It has its origin near the Champaquí hill, in an area of annual precipitations of between 600 and 1000 mm, near the Calamuchita Valley. Leaving the valley it reaches the plains where there have been constructed three dams, called Cerro Pelado, Embalse Río Tercero (with 54.3 km² built in 1936) and Piedras Moras, which serve as flow regulators, and hydroelectricity production. But the lakes of the dams are also used for tourism and recreation; water sports and fishing.
The river the incursions into the wet Pampas area, which has an average rainfall of 730mm per year. When it joins the Saladillo River (who has the Cuarto River as a tributary), it forms the Carcarañá River.
Among the most important cities on the path of the Tercero are Río Tercero, Villa María, Villa Nueva, Bell Ville and Leones.

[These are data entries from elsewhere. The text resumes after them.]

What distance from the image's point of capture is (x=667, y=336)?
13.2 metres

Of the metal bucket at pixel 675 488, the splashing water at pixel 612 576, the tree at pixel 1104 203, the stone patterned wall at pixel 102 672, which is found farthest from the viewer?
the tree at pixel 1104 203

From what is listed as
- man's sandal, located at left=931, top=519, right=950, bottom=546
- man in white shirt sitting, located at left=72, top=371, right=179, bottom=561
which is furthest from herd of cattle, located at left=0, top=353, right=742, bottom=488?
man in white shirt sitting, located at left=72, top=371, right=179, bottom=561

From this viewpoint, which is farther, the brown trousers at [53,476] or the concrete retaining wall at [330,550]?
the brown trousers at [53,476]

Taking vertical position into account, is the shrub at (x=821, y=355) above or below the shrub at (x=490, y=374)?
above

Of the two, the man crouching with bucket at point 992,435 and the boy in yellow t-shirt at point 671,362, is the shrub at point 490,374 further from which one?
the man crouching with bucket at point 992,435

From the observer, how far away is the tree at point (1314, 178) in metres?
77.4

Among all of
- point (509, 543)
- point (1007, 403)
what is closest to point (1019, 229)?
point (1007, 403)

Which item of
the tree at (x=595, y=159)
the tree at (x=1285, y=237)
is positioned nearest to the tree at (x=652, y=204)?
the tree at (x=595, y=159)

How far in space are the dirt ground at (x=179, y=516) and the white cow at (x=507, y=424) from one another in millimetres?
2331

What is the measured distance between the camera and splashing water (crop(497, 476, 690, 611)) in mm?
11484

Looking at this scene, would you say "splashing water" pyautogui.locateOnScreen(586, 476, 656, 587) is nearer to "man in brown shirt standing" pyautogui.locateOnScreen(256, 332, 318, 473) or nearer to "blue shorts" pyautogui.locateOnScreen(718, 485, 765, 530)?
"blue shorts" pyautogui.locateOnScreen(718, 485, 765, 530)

The word Ctalamochita (from which the term Calamuchita derives) seams to be a mixture of the Native American term ctala or tala, meaning "important tree", and a deformation of the Spanish mucho or muchito, finally meaning "area of many trees". The name Tercero became more common since the 18th century, being the third of five rivers counting from Córdoba city. Of them, the Tercero is the only one to reach, indirectly, the Paraná River being therefore a tributary to the Río de la Plata Basin.